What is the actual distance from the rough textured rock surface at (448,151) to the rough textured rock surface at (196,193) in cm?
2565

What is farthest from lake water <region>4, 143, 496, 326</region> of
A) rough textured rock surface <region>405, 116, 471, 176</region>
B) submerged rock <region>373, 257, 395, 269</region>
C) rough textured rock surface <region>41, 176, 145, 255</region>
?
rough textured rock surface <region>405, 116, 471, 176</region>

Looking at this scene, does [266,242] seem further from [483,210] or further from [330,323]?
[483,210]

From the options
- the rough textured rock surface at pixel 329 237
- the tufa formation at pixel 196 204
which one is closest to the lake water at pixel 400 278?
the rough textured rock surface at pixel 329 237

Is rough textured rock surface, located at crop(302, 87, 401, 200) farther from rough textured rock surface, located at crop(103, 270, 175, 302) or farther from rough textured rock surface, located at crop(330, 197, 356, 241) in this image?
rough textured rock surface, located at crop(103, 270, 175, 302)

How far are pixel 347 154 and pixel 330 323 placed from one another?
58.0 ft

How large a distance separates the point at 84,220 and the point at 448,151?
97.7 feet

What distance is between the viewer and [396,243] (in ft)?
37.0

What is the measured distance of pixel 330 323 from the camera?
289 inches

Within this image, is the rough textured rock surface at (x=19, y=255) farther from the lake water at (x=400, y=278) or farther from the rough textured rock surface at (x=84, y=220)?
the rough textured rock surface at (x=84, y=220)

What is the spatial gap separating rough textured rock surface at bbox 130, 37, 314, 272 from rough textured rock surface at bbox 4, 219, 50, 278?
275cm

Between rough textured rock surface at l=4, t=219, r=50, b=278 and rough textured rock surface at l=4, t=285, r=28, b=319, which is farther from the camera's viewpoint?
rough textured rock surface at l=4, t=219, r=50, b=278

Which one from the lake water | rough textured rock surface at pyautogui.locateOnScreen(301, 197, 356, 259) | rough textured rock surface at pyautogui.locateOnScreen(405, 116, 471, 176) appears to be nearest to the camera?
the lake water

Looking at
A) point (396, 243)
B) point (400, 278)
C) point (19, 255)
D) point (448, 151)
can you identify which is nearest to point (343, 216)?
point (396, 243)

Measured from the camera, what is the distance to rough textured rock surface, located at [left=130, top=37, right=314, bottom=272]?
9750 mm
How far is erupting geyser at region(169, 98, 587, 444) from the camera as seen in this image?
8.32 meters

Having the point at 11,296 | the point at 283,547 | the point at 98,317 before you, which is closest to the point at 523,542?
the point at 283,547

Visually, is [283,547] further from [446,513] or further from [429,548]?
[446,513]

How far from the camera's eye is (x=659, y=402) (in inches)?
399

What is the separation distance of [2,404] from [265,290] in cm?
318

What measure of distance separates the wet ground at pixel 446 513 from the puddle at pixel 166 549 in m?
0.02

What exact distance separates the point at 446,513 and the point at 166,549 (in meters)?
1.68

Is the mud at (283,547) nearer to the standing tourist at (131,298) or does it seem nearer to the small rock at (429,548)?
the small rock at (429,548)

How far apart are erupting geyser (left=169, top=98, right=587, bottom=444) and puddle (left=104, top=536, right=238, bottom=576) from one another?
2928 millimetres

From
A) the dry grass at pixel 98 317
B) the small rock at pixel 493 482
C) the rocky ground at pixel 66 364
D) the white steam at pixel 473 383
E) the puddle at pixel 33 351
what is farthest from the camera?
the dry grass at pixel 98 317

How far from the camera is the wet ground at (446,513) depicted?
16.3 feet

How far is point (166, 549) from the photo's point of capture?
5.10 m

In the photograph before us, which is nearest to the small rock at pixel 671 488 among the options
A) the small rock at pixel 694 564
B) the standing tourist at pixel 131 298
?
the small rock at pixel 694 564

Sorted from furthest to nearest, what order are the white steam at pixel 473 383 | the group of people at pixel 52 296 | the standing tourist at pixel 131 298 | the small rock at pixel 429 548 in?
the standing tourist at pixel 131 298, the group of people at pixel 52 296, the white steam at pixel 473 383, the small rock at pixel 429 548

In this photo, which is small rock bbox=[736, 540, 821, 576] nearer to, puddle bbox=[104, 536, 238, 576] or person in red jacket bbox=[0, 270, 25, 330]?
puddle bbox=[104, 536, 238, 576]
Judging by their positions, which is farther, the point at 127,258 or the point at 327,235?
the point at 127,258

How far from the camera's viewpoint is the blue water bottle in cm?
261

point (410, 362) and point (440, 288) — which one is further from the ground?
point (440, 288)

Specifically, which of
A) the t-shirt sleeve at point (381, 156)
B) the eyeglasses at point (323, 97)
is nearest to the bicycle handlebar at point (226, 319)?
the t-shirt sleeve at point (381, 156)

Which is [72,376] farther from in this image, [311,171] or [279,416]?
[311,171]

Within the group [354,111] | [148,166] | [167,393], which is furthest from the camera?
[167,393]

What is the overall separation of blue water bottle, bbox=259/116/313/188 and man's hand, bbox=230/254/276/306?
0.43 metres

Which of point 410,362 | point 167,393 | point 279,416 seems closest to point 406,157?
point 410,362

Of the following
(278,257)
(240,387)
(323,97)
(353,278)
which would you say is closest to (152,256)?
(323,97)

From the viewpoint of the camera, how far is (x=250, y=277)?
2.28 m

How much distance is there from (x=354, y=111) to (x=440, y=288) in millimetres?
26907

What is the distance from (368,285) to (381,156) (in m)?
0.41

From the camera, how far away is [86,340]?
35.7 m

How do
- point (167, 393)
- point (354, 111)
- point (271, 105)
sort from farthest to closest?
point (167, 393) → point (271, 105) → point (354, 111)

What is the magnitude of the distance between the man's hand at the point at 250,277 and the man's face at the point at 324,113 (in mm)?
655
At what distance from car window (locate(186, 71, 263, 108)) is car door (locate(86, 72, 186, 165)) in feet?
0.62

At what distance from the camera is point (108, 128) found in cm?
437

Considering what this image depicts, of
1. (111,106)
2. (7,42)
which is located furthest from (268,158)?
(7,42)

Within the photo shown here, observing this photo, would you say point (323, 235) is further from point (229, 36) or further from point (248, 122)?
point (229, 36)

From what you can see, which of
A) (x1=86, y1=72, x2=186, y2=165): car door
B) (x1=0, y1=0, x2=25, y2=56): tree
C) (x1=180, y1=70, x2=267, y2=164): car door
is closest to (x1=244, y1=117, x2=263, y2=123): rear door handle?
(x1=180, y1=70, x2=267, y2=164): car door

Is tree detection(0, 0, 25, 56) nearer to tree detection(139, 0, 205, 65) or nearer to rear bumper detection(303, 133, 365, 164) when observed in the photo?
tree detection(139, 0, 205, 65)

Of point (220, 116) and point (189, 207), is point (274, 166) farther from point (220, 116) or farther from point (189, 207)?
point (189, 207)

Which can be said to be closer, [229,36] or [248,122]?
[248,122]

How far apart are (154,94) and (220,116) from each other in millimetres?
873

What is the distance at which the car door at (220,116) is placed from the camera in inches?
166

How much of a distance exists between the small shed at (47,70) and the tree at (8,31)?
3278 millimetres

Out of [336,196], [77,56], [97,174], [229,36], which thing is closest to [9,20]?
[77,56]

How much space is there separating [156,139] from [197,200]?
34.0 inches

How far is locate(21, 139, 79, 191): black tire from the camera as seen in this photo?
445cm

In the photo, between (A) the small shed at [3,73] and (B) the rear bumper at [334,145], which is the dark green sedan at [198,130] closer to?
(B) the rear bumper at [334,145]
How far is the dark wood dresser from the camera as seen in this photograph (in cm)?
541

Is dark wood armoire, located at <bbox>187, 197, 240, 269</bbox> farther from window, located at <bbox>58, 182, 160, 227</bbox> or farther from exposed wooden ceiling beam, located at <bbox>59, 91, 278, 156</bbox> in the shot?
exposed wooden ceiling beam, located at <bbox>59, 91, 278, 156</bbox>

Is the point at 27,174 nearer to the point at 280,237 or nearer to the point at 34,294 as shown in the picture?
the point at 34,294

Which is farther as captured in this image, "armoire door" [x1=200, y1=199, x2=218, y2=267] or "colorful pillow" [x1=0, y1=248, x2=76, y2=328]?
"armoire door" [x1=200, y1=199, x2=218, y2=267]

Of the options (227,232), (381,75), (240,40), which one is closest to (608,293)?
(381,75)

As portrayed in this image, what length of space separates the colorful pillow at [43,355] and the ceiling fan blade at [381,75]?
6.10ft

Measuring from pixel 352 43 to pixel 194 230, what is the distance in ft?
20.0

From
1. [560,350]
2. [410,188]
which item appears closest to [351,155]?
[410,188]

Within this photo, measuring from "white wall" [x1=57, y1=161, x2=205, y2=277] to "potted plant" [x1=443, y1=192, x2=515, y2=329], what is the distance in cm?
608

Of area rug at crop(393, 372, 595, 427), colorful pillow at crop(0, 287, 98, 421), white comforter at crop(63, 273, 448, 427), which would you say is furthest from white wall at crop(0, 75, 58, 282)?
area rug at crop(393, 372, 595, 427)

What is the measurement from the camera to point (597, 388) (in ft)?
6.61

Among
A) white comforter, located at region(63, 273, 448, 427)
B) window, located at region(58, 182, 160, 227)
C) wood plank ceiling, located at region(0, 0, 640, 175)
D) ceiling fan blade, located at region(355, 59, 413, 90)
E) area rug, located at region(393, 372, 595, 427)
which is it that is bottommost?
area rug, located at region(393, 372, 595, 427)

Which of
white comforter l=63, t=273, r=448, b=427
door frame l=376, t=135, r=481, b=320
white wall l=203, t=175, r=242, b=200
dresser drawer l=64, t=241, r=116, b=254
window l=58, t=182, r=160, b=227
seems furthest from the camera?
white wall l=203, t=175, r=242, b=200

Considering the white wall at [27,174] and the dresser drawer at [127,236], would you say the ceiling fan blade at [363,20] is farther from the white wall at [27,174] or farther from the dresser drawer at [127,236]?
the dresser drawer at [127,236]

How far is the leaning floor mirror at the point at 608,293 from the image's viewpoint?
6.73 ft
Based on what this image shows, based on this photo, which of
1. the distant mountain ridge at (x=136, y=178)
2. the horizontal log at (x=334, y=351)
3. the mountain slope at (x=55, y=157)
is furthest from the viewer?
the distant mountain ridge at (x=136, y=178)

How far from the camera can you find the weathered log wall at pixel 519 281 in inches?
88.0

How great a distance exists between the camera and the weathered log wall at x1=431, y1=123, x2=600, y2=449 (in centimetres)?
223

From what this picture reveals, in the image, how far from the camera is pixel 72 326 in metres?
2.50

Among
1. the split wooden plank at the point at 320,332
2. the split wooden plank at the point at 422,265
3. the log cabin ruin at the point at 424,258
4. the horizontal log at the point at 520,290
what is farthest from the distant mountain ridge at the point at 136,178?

**WORK TO DO**. Which lines in the listing above contain the string "bbox"? Pull out each of them in full.

**RESULT OF THIS TASK**.
What is the spatial gap separating rough textured rock surface at bbox 130, 37, 314, 272 from rough textured rock surface at bbox 4, 219, 50, 278?
In this photo, which is small rock bbox=[736, 540, 821, 576] nearer to, puddle bbox=[104, 536, 238, 576] or person in red jacket bbox=[0, 270, 25, 330]?
puddle bbox=[104, 536, 238, 576]
What is the overall separation of blue water bottle, bbox=259/116/313/188 and man's hand, bbox=230/254/276/306?
Is dark wood armoire, located at <bbox>187, 197, 240, 269</bbox> farther from window, located at <bbox>58, 182, 160, 227</bbox> or farther from exposed wooden ceiling beam, located at <bbox>59, 91, 278, 156</bbox> in the shot?
exposed wooden ceiling beam, located at <bbox>59, 91, 278, 156</bbox>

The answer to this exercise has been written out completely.